By Daniel Lewis
KRAKOW, Poland (New York Times) — Krzysztof Penderecki, a Polish composer and conductor whose modernist works jumped from the concert hall to popular culture, turning up in soundtracks for films like “The Exorcist” and “The Shining” and influencing a generation of edgy rock musicians, died on Sunday, March 29, at his home in Krakow. He was 86.
His death was confirmed by Andrzej Giza, the director of the Ludwig van Beethoven Association, which was founded by Penderecki’s wife, Elzbieta.
Penderecki’s grandfather, Robert Berger, was a highly talented painter and director of the local bank at the time of Penderecki’s birth. His grandmother was an Armenian from Isfahan, Iran.
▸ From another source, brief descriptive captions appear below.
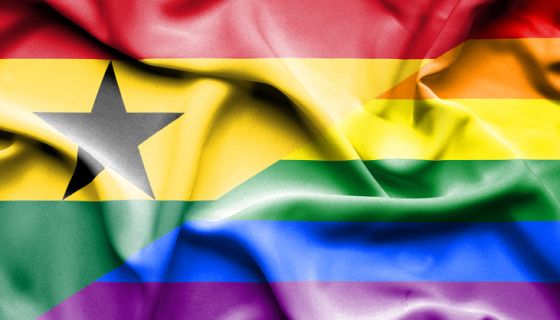 LGBTQ+, Ghana, Human Sexual Rights and Ghanaian Family Values Bill, President Nana Akufo-Addo, prison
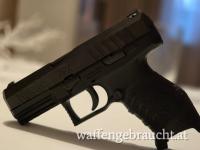 Walther PPX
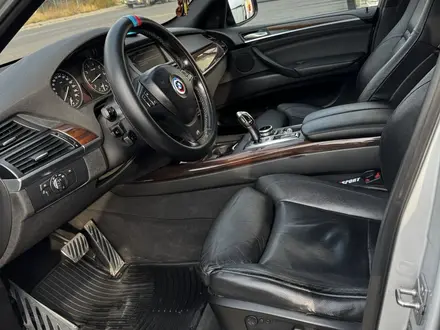 BMW X5 2011 года за 11 000 000 тг. в Алматы – фото 5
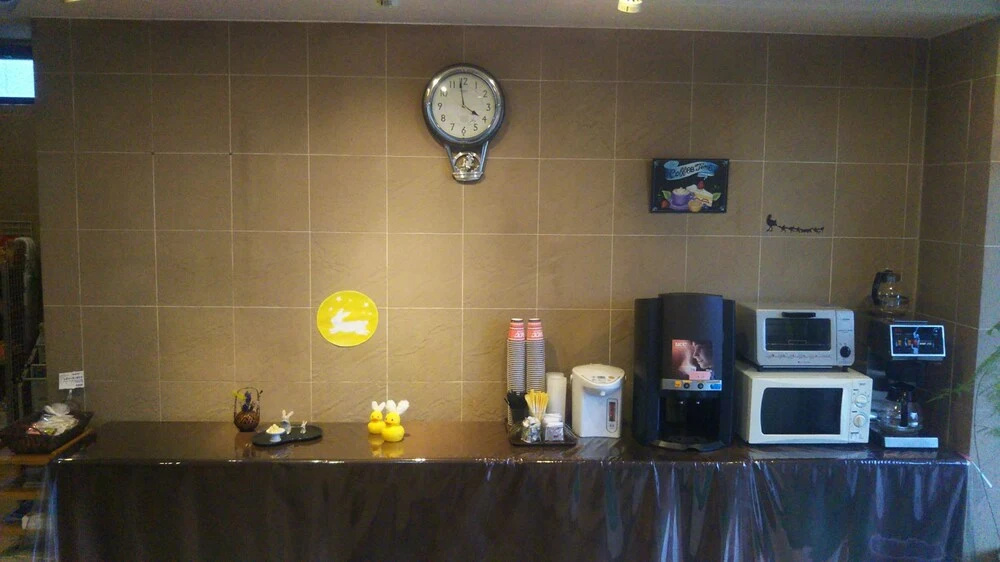 Hachioji Urban Hotel 사진 17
Penderecki was regarded as Poland’s pre-eminent composer for more than half a century, and in all those years he never seemed to sit still. Beginning in the 1960s with radical ideas that placed him firmly in the avant-garde, he went on to produce dozens of compositions including eight symphonies, four operas, a requiem and other choral works, and several concertos he cheerfully described as being almost impossible to play.
Among those who could were the violinist Anne-Sophie Mutter and the cellist Mstislav Rostropovich, whose recordings of the concertos he wrote for them won Grammy Awards in 1999 and 1988, respectively.